(Data begins)

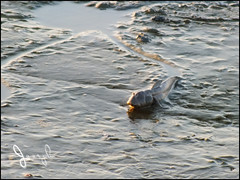 Mudskipper (Bo_Ya3GooB) Tags: kuwait mudskipper كويت الطين نطاط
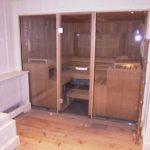 Sauna Glastüren (4)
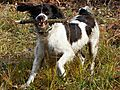 Molly English Springer Spaniel
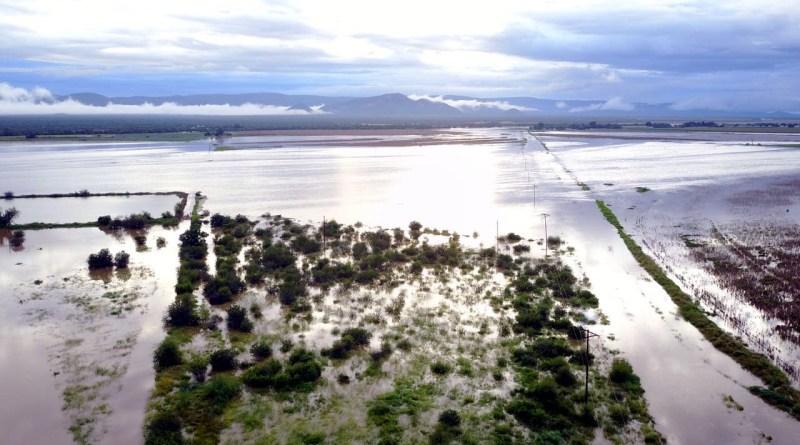 Koedoe Vloed 1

(Data ends)

> **Task brief**
From the line containing "Sauna Glastüren (4)" to the end of the data above, give those lines again verbatim, with both endpoints included and no images.

> **Solution**
 Sauna Glastüren (4)
 Molly English Springer Spaniel
 Koedoe Vloed 1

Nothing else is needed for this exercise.